While starting your small business may feel pretty daunting, setting up an accounting system, especially for those of us who barely scraped by the subject in college, can feel impossible.

Well, thankfully, I've done my homework and "earned my stars," so I'm ready to take you through 7 easy(ish) steps to setting up a small business accounting system.

Are you ready(ish)? Let's get started:

Step 1: Choose the right business structure

Yes Pam from The Office, it is. 

“But author-person (Joshua), how is this relevant to accounting systems at all?”

Just hold on a minute; I promise you it'll make sense. You see, small business accounting includes a lot of factors:

  • Payroll
  • Acquisition
  • Inventory
  • Taxes
  • And much more

Because of this, it's crucial to determine where your money will be deposited first. And (you've probably guessed it) your business structure determines how you handle many of these variables.

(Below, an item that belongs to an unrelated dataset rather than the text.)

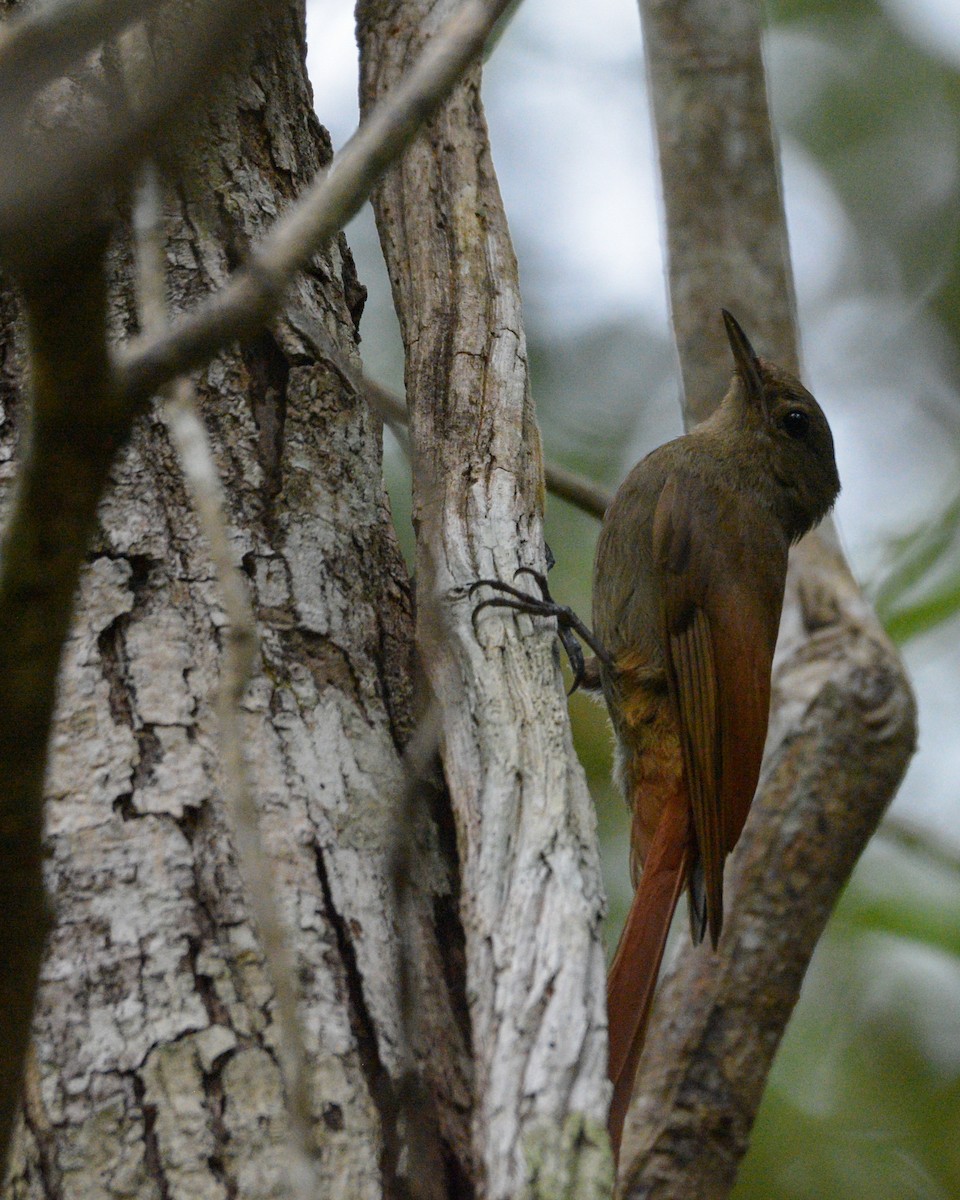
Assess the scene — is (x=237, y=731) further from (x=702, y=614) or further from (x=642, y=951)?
(x=702, y=614)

In particular, the structure you opt for ultimately decides your tax management. So, you need to think carefully when deciding on the correct business entity. Here are the four main types:

  • Sole proprietorships: When you think of a small business such as a local restaurant, convenience store, or bait and tackle shop, nine times out of ten, this will be a sole proprietorship. It's an easy-to-set-up entity type; business and personal assets aren't distinguished and can only be owned by one person (i.e., sole proprietorship).
  • Partnerships: With partnerships, business ownership is shared amongst more than one person. However, like sole proprietorships, partnerships aren't considered separate entities, so business and personal assets aren't distinguished.
  • Limited liability companies (also known as LLCs): These exist as separate entities, and owners aren't personally responsible for business liabilities or debts. These are more difficult to set up.
  • Corporations: Like LLCs, corporations are harder to set up. These are typically composed of "shareholders," whereas ownership is shared among just one or two people in an LLC. Corporations also have greater legal protection.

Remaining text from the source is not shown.